The alleged dissension between Fascismo and the Italian Monarchy had always been a favourite weapon in the hands of the anti-Fascisti elements. The Hon. Mussolini, in his speech at the great Fascista Mass Meeting at Naples on 24th October of last year, clearly manifested his party feeling in the matter, as can be gathered by his own words uttered there (see Part IV. page [171], of this collection). The attitude of Fascismo towards Monarchy clearly defined by its leader was very opportune, and contributed to the greater popularity of the movement throughout the country, where this institution rests on a solid base, represents Italian unity, and is to-day associated with its illustrious representative, King Victor Emmanuel III., an example of domestic virtue in private life, one of the most cultured men of our times, beloved by all classes, who at the front proved himself the first soldier among soldiers and gained the popularity of the whole nation.
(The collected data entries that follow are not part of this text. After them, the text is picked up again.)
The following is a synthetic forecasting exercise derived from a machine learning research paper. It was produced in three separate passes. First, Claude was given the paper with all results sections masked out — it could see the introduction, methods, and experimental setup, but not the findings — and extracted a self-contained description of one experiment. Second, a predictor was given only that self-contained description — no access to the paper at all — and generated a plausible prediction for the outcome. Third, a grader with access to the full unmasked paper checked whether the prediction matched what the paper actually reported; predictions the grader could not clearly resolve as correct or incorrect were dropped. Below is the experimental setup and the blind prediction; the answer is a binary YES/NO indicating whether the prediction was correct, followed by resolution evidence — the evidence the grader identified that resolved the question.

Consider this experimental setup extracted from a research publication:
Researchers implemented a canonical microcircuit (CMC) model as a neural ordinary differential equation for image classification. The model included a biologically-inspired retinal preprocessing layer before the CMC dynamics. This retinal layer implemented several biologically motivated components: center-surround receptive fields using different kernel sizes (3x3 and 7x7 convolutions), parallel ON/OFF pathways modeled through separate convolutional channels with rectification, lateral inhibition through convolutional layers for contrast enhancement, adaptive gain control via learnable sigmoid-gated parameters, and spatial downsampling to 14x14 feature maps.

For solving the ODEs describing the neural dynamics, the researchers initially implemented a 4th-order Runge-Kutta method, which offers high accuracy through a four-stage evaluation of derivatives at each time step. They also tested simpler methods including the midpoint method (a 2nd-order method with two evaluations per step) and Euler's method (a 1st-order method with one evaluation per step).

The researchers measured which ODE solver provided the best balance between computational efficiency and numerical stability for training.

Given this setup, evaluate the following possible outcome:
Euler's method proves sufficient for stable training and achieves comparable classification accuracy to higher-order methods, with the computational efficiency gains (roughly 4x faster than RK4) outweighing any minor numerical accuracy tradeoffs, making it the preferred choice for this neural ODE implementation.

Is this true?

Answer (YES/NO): YES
The Army was secretly or openly greatly in favour of Fascismo, the successful efforts of which to save the country from the Social-Communist factions it could not forget. The soldiers could, therefore, never have marched against the Fascisti—who represented Italian patriotism. The very generals of the regular Army, such as Generals Fara, Ceccherini, Graziani, de Bono, and others, in black shirts, themselves directed the famous “March to Rome.”
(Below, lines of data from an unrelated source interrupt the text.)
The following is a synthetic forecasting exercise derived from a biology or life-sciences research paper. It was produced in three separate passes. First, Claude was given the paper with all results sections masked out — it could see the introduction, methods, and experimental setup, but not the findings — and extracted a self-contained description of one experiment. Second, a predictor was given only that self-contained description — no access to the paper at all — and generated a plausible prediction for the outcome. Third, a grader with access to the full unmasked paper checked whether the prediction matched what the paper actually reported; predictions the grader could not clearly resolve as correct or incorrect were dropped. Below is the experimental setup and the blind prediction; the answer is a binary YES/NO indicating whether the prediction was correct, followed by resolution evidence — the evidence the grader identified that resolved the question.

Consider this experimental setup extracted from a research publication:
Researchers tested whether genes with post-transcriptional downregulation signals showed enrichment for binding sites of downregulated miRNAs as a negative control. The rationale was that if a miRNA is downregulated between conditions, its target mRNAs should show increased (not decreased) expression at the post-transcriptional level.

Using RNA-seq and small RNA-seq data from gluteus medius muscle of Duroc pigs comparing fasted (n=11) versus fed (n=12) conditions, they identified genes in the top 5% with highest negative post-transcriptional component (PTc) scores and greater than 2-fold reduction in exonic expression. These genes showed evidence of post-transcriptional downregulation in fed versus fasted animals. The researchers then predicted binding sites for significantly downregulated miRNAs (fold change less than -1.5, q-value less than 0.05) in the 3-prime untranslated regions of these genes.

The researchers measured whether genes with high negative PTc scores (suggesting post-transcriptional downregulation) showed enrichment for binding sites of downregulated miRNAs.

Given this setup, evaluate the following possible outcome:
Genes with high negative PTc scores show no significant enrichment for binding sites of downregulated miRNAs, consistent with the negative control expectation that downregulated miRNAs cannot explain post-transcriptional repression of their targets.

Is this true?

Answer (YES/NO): YES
With reference to religion, Mussolini’s Government promised to respect all creeds, especially Catholicism. At Ouchy he said to the Press: “My spirit is deeply religious. Religion is a formidable force which must be respected and defended. I am, therefore, against anti-clerical and atheistic democracy, which represents an old and useless toy. I maintain that Catholicism is a great spiritual power, and I trust that the relations between Church and State will henceforward be more friendly.” And while the Minister for Public Instruction, Senator Gentile, has introduced compulsory religious instruction in the elementary public schools, the Under-Secretary of the same Ministry, Hon. Dario Lupi, one of Mussolini’s closest friends, issued, as one of his first acts, a timely and peremptory order to the school authorities requesting the immediate replacement of the Crucifix and the picture of the King.
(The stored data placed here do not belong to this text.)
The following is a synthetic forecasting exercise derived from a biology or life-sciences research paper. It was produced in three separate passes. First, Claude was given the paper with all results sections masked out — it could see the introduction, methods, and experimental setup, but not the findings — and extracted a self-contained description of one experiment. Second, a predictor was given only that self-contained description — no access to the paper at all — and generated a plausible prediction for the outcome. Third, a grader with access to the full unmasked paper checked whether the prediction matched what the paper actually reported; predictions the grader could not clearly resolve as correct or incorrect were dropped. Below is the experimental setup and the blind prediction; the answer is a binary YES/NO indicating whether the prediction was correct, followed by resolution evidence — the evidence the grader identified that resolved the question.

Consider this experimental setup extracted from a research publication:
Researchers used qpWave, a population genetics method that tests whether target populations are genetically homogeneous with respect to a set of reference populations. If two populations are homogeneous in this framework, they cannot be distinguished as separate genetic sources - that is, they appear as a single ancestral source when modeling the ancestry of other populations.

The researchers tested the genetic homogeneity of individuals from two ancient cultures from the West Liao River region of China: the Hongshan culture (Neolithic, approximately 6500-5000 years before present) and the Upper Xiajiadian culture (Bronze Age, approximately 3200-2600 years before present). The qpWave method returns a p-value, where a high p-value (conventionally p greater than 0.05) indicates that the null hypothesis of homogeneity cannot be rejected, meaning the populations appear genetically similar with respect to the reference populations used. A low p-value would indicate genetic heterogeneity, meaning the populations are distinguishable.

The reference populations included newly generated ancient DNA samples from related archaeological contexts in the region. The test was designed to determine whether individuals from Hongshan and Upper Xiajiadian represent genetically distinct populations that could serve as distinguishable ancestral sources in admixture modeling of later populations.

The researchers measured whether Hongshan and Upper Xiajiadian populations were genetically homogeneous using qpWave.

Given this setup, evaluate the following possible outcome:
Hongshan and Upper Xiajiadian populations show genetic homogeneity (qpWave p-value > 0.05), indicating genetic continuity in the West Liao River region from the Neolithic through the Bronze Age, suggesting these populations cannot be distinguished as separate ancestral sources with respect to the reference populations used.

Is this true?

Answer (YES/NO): YES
Fascismo, which during the last months of 1922 had seen its membership increasing by leaps and bounds, finally won with a note of fanaticism the very heart of the country from the Alps to the southern shores of Sicily. Latterly it had exercised the functions of State almost undisturbed, and did not spare either institutions or individuals in the pursuit of its end. It had demanded and successfully obtained the dismissal of the Pangermanist Mayor of Bolzano, Herr Perathoner; it had occupied the Giunta Provinciale of Trento, causing the removal of the Italian Governor, maintaining that he had been too weak in his attitude towards arrogant Pangermanists in that region; and had acted successfully as arbitrator in the labour dispute between Cantiere Orlando of Leghorn and the Government itself. It was no wonder, then, if after the big October meeting of last year at Naples and the “March to Rome” with the famous Quadrumvirate formed by General Cesare de Bono, Hon. Cesare Maria de Vecchi, Italo Balbo, and Michele Bianchi, then Secretary-General of the Party, Mussolini, the creator of this mighty movement, was summoned by the King to form the new Fascista Cabinet.
It might be a cause of surprise to the superficial observer, this sudden ascent to power of a party which, a few days before it took the government into its hands, had been threatened with martial law, an order which the King wisely refused to sign, thus avoiding civil war. But whoever has followed the development and progress of Fascismo during the last four years, considers its great strength and power in the country, its formidable membership (now over a million strong) compared with that of any other party (the Socialists are reduced to seventy thousand), and takes into account the high and patriotic principles on which this movement is founded will not wonder that the party got to power through an extra-parliamentary crisis. We cannot and must not forget that these “black shirts”—as the Fascisti are called—have really saved Italy from Bolshevism, which was sucking her very life-blood, and that they are thereby entitled to the gratitude of our country and of the world at large. “The Moscow conspirators, whose object was the overthrow of Western civilisation, swept with a wide net,” writes Lord Rothermere in his recent article, Mussolini: What Europe owes to him. “They made great headway in Germany, especially in Berlin; they seized Budapest under the direction of a convicted thief, but it was upon Italy they counted most, and when Mussolini struck against them in Italy, he was fighting a battle for all Europe.”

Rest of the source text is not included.